Supporters of the bill said vaccine mandates infringe on an individual’s freedom. Del. David Green, R-McDowell, introduced the only successful secondary amendment on Friday that put religious exemptions back into the bill. He said the bill is not about vaccines, but about religious freedom.
“People aren’t pushing this bill so they don’t have to vaccinate their children, but they are pushing this for them to have liberty and freedom to choose how to take care of their children,” Green said.
Del. Brandon Steele, R-Raleigh, said he doesn’t trust that vaccines are safe.

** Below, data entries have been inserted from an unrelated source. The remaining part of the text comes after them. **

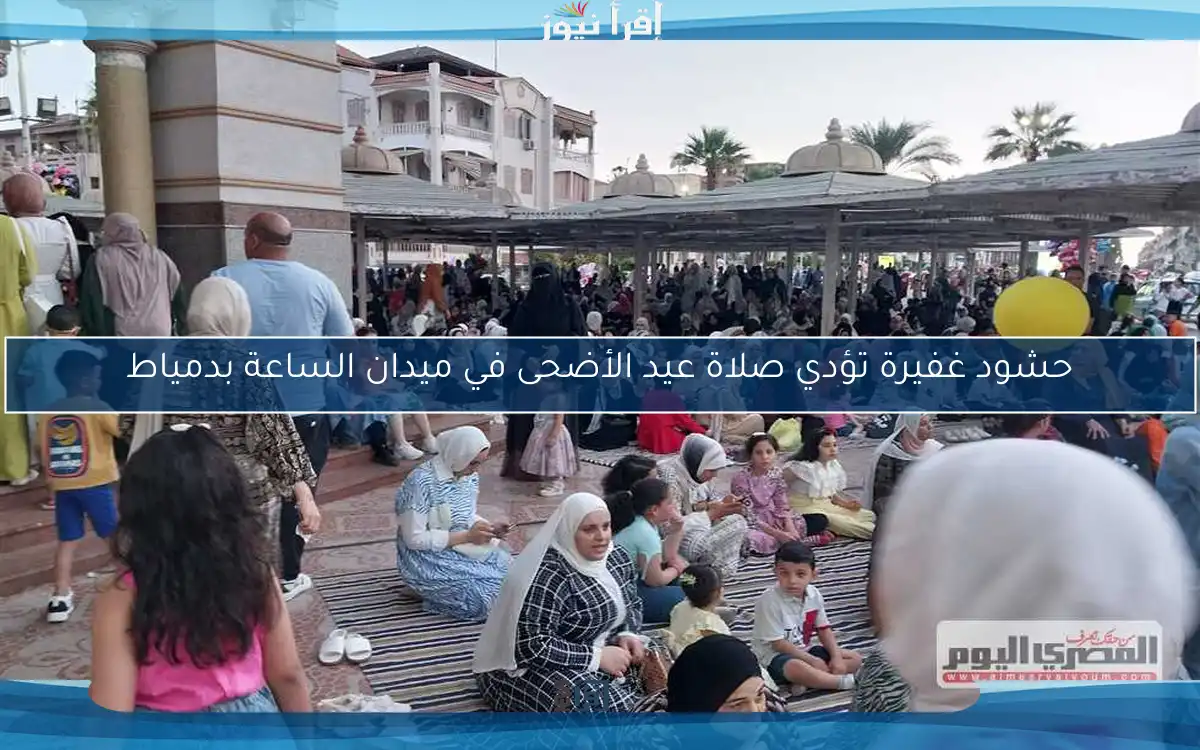 حشود غفيرة تؤدي صلاة عيد الأضحى في ميدان الساعة بدمياط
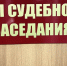 «Физическое насилие против полицейского привело двух жителей г. Нефтеюганска на скамью подсудимых». - Нефтеюганский районный суд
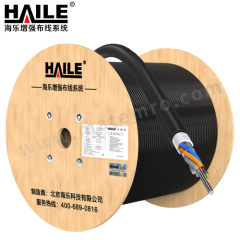 海乐 室外光缆 HT211-4SC 盘 4芯 1000米  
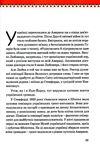 любомир гузар Ціна (цена) 215.90грн. | придбати  купити (купить) любомир гузар доставка по Украине, купить книгу, детские игрушки, компакт диски 5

“I’m voting for the scores of families that have sent me emails over the years leaving this state to go across the border because they educated themselves enough to know they needed to get somewhere where they weren’t getting treated like a petri dish, where they weren’t a scientific experiment national corporations,” Steele said.
Del. Shawn Fluharty, D-Ohio, pushed back on the idea, saying the legislature was choosing conspiracy theories over science.
“There was a time when we would listen to the white coats in the gallery today and rely on them, and when we relied on them, we eradicated diseases,” Fluharty said. “Now all of a sudden, we want to govern by conspiracy theories and not believe them, not trust them.”
Only one other time this session has the House rejected a bill. The bill failed by a 42-56 vote. All Democrats and a majority of Republicans voted no.